This is not the ironclad argument you think it is, dude.
Lawrence O’Donnell helpfully reminds everyone the Senate is filled with useless idiots
Time to Log Off is a weekly series documenting the many ways our political figures show their whole asses online.
On Thursday morning, the San Francisco Chronicle published a lengthy investigation into longtime California Democratic Sen. Dianne Feinstein, alleging that a number of her colleagues have growing concerns about the 88-year-old’s mental competency. The details of the report, salacious as they are, aren’t all that important; Feinstein has been dogged by rumors of serious cognitive decline for years now. But the fact that the Chronicle spoke with, by their own account, “four U.S. senators, including three Democrats, as well as three former Feinstein staffers” and a “California Democratic member of Congress” has pushed the issue of Feinstein’s age and mental acuity back into the limelight in a big way.

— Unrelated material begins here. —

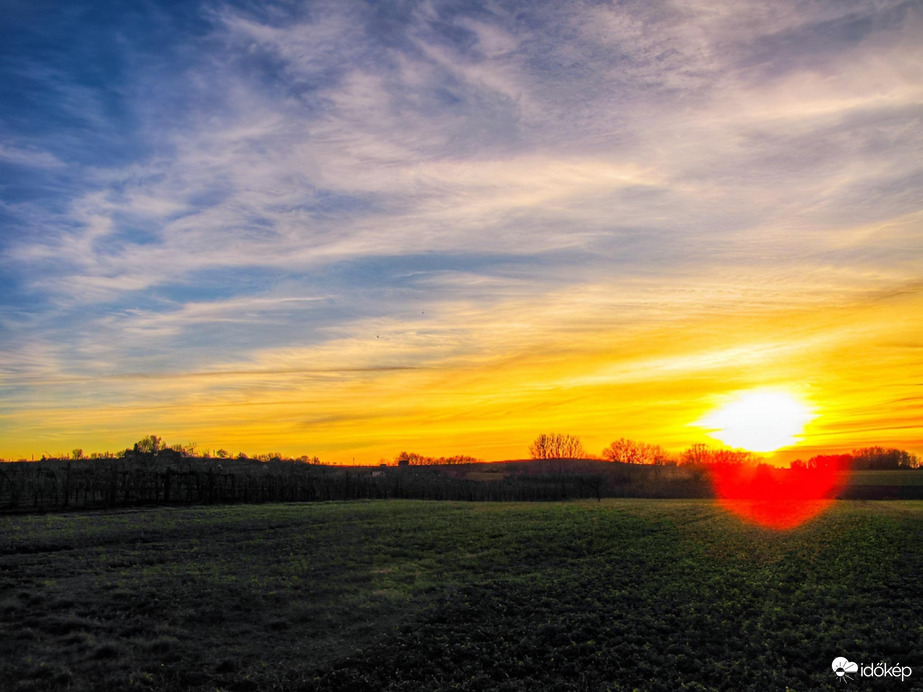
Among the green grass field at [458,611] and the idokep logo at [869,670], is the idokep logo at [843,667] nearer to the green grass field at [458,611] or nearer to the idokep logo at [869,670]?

Coming to Feinstein’s ostensible defense, then, was none other than former Senate staffer, former Senate Finance Committee staff director, and current MSNBC anchor Lawrence O’Donnell, who apparently thought he was helping this immeasurably powerful politician believed to be worth around $100 million by poitnting out that, actually, Feinstein’s alleged mental decline isn’t really all that newsworthy to begin with.
“I understand concerns about Dianne Feinstein but read whispers about her in this Senate context,” O’Donnell tweeted in response to the Chronicle piece: “[A]t least 50 senators are 100% dependent on staff, most senators are over 90% dependent on staff, and Strom Thurmond died in office in 2003 at age 100 long after obvious mental decline.”
Ummmmm. Yay? What, exactly, is the point O’Donnell is trying to make here? That Feinstein’s alleged decline is actually perfectly fine because in fact fully half of U.S. senators are essentially empty shirts? That noted racist Strom Thurmond should be held as the standard by which all other excessively geriatric lawmakers should be measured by? That the lofty deliberative body that is the upper chamber of the Congress is actually a broken institution run by the unelected employees of an aging class of deteriorating figureheads?
O’Donnell is not a dumb man. Or, at least, he is a very accomplished man, and the sort of person whose accomplishments have required some measure of intelligence and understanding. He is, however, prey to the same inclination that keeps the American political machine from actually getting anything of substance done: the belief that an obviously dysfunctional Senate is somehow operating perfectly normally, and within some form of guardrails that everyone understands and respects implicitly. Of course that’s not true, but it is the prevailing sense, fed by Washington’s own self-satisfaction and resistance to change, that keeps the loci of power relatively unchanged in this country.
In other words, Lawrence O’Donnell: If you don’t have anything helpful or worthwhile to say about the Senate, perhaps instead of tweeting nonsense like this, it’s time you simply log off.